[Raw records]

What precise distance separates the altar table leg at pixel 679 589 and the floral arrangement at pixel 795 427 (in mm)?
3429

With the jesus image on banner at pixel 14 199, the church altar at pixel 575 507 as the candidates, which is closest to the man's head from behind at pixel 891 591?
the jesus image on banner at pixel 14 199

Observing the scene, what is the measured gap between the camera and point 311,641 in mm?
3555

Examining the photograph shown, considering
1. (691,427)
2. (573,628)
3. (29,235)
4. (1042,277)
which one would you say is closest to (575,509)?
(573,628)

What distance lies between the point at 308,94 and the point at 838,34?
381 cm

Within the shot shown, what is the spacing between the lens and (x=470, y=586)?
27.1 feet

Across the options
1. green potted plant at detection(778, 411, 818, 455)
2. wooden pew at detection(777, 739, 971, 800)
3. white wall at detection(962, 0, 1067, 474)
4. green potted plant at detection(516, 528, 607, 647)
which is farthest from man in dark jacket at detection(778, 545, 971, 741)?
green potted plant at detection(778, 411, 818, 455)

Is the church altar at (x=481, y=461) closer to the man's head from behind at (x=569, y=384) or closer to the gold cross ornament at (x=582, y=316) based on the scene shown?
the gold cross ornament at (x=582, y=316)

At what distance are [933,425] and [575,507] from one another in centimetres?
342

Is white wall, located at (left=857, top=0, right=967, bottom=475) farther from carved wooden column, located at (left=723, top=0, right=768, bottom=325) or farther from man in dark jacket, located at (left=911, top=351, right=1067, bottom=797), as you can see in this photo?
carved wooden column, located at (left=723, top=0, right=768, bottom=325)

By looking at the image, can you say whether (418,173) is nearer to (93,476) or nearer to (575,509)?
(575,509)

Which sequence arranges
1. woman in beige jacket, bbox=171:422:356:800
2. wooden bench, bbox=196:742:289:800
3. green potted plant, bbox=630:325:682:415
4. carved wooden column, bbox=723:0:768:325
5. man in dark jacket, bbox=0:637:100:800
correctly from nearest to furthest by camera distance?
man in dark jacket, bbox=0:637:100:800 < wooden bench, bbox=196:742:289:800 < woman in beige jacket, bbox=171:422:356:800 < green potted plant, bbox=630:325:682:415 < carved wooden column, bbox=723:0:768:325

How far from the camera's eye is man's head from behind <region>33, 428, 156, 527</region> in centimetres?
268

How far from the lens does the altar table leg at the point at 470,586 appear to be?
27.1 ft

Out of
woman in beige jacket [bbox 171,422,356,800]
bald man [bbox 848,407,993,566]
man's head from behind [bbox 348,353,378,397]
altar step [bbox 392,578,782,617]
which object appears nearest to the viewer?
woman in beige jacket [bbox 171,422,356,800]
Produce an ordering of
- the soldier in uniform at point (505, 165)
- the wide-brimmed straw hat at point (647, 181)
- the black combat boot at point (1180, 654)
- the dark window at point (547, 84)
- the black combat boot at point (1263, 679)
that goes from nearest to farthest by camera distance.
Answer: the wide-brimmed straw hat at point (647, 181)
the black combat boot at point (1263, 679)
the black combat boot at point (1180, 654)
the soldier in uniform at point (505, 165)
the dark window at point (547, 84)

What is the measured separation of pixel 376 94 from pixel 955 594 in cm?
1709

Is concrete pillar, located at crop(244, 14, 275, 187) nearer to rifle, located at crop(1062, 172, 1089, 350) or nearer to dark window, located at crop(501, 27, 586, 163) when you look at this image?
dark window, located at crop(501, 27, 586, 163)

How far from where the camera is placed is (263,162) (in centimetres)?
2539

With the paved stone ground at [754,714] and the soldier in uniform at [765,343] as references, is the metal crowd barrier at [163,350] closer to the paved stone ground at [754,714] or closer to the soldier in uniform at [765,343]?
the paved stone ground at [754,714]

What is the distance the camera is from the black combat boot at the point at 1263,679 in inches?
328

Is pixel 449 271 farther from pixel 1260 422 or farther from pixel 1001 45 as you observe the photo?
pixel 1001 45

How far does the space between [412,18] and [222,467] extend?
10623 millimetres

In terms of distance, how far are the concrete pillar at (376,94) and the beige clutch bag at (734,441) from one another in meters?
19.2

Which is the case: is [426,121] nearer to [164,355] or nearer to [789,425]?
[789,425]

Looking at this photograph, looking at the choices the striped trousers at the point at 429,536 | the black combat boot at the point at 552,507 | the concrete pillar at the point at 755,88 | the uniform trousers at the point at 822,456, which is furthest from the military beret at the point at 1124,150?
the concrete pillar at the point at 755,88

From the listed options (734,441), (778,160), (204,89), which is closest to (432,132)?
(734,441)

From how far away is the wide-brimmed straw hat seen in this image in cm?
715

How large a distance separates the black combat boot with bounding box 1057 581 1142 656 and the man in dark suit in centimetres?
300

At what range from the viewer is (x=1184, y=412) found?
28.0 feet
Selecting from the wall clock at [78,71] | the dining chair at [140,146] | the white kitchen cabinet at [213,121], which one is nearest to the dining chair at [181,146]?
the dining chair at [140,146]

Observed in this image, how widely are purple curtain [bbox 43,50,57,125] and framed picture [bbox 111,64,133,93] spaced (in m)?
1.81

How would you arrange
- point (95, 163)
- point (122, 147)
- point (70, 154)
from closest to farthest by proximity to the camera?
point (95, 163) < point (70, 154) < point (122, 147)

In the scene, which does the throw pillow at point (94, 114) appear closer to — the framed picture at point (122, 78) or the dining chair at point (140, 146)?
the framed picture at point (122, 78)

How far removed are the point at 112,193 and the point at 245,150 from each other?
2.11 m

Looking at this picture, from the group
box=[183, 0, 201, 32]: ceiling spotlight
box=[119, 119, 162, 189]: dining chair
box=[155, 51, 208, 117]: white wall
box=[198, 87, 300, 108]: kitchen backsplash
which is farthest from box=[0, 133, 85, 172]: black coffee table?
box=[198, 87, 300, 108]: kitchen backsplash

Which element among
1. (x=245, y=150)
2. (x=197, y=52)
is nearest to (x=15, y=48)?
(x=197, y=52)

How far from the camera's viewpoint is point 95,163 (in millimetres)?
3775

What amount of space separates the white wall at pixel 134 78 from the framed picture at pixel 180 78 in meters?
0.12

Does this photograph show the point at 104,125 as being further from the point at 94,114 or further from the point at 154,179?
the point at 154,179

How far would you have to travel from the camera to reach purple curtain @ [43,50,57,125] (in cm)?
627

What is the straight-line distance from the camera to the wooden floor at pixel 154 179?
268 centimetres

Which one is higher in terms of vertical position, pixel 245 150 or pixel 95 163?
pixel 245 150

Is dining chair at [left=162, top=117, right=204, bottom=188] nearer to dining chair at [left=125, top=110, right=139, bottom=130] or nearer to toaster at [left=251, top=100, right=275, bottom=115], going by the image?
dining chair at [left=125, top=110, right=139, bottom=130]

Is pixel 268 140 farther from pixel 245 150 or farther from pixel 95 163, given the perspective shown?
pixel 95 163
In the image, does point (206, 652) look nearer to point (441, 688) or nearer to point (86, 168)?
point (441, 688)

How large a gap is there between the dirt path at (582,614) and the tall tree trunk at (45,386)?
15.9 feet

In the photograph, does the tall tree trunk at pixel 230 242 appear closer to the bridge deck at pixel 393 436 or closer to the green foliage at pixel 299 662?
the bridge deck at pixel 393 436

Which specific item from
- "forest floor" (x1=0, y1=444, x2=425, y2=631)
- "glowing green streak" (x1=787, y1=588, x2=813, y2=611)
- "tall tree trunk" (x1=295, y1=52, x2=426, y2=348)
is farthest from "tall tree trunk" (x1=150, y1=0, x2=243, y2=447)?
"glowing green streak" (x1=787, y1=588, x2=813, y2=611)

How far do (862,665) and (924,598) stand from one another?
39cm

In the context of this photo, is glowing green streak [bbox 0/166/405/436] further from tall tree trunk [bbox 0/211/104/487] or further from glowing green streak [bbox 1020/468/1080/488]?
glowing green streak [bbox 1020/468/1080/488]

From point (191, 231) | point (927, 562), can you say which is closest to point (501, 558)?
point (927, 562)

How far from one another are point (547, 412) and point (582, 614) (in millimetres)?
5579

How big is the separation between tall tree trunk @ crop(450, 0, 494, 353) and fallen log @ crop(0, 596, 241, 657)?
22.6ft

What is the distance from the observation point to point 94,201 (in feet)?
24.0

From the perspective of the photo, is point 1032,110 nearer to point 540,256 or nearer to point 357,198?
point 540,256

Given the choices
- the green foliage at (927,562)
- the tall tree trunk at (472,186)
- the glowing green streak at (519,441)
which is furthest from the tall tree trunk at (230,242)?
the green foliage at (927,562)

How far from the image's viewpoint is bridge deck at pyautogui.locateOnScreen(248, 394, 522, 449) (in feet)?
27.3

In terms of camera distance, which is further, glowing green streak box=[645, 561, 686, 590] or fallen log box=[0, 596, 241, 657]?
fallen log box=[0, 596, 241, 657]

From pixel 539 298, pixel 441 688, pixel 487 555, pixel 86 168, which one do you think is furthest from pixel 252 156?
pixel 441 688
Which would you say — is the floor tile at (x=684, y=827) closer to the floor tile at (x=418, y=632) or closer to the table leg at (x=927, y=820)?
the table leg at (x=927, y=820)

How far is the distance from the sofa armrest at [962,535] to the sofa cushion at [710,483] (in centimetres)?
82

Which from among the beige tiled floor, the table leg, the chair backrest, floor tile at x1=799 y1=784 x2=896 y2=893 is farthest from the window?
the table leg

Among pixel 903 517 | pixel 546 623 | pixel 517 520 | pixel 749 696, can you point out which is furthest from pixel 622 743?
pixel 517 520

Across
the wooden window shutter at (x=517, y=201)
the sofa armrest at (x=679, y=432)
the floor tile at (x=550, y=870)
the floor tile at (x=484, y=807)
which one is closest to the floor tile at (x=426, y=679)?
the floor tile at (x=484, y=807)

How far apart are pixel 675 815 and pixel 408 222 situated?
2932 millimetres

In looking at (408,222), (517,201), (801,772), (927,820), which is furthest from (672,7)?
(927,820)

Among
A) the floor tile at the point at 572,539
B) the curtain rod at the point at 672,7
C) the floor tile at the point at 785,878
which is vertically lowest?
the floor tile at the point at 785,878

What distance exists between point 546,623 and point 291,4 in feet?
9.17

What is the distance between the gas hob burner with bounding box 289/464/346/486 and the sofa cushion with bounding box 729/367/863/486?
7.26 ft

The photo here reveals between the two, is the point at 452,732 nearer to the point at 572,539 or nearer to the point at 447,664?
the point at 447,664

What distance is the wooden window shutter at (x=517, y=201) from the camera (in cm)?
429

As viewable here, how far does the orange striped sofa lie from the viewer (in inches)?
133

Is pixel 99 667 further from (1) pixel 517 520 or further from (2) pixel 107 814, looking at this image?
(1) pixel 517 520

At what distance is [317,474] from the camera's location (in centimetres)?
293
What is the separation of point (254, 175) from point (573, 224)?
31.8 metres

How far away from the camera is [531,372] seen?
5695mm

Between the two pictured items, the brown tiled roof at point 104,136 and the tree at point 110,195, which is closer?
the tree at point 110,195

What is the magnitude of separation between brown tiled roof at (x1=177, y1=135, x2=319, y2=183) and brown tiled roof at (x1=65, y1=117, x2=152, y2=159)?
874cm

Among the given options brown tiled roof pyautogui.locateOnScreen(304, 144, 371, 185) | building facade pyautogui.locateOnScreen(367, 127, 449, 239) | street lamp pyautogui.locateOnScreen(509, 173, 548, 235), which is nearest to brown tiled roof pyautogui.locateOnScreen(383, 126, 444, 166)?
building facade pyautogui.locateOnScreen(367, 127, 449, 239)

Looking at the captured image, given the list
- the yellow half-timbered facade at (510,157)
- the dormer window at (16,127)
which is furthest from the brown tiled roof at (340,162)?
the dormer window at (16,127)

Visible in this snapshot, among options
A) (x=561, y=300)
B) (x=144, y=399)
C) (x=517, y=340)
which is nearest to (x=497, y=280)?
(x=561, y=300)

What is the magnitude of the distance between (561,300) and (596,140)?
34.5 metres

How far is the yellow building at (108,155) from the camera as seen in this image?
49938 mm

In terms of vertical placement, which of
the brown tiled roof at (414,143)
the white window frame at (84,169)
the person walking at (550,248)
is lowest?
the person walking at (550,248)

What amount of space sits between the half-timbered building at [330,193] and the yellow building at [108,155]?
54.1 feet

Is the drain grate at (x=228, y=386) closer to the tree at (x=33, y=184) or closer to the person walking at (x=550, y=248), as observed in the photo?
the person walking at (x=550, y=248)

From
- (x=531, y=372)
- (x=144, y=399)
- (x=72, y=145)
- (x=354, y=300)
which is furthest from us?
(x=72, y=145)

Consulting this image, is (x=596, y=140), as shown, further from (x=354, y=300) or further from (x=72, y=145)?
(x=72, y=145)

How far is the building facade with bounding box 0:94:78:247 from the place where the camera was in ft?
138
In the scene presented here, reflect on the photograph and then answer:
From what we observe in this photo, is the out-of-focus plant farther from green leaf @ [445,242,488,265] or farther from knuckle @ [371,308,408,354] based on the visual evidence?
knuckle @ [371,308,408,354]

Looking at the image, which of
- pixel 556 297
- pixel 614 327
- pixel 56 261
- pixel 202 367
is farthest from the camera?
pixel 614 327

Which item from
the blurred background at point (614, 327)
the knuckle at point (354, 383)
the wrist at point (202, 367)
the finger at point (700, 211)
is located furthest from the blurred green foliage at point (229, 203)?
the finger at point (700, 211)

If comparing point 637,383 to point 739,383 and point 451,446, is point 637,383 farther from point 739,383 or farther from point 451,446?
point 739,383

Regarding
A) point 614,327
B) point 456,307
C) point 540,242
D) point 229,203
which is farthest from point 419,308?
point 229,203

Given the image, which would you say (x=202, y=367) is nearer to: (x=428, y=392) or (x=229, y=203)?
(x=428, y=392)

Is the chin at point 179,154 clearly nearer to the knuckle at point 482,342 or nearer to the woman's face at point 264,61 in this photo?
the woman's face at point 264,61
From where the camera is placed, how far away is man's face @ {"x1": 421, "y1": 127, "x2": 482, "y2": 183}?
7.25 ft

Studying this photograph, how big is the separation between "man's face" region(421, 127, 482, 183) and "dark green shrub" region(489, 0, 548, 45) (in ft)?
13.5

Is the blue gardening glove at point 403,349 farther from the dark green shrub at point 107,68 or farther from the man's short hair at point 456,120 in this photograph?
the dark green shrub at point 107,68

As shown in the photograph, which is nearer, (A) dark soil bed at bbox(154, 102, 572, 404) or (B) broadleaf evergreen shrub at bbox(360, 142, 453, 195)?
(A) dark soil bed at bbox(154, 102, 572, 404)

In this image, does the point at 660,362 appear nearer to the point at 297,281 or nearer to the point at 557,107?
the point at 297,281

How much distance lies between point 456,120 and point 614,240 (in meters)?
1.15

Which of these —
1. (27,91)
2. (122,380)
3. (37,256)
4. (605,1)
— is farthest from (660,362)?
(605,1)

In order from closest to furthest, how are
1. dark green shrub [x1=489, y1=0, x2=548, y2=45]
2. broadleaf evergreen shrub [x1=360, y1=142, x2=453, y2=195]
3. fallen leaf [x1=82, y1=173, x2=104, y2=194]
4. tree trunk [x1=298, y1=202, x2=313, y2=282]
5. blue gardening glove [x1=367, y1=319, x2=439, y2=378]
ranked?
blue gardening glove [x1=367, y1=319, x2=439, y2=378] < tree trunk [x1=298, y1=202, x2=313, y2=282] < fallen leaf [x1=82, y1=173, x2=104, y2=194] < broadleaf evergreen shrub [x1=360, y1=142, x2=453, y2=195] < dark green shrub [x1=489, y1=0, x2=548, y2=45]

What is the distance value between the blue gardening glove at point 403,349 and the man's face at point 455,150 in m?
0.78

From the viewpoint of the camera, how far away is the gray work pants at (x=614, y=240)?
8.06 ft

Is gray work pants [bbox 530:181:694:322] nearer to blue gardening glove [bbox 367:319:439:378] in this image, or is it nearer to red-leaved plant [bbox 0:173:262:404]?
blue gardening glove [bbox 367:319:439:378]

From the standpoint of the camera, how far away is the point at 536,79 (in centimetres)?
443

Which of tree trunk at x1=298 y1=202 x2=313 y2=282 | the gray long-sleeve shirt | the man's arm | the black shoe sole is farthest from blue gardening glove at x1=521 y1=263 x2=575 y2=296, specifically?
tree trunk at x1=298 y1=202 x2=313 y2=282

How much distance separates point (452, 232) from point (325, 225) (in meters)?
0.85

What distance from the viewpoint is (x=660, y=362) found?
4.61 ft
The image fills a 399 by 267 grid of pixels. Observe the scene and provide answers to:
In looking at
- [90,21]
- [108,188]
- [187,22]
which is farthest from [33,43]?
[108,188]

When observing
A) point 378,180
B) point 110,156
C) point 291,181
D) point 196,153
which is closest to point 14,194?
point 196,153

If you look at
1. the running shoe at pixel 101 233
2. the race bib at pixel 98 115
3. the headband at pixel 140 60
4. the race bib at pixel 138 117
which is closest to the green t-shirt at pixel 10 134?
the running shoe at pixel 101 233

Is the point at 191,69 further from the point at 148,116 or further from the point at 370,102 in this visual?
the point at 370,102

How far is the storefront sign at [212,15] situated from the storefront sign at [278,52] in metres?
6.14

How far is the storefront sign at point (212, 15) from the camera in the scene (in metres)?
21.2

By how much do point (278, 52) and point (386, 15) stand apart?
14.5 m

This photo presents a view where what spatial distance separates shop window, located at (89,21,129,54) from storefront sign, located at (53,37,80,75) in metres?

EXERCISE BRIEF
Retype exactly, please, each line from the line that contains "How much distance separates" through the last line of the entries above, with nothing added.

EXERCISE SOLUTION
How much distance separates point (452, 232) from point (325, 225) (in meters)?
0.85

What distance from the viewpoint is (x=660, y=362) found?
4.61 ft
The image fills a 399 by 267 grid of pixels. Observe the scene and provide answers to:
In looking at
- [90,21]
- [108,188]
- [187,22]
which is farthest from [33,43]?
[108,188]

When observing
A) point 378,180
B) point 110,156
C) point 291,181
D) point 196,153
which is closest to point 14,194?
point 196,153

If you look at
1. the running shoe at pixel 101 233
2. the race bib at pixel 98 115
3. the headband at pixel 140 60
4. the race bib at pixel 138 117
which is closest to the green t-shirt at pixel 10 134?
the running shoe at pixel 101 233

Is the point at 191,69 further from the point at 148,116 or further from the point at 370,102 in this visual?
the point at 370,102

How far is the storefront sign at [212,15] situated from the storefront sign at [278,52] in metres?
6.14

How far is the storefront sign at point (212, 15) from the camera in the scene (in metres)?
21.2

By how much do point (278, 52) and point (386, 15) stand apart?
14.5 m

This photo presents a view where what spatial distance separates shop window, located at (89,21,129,54) from storefront sign, located at (53,37,80,75) in metres?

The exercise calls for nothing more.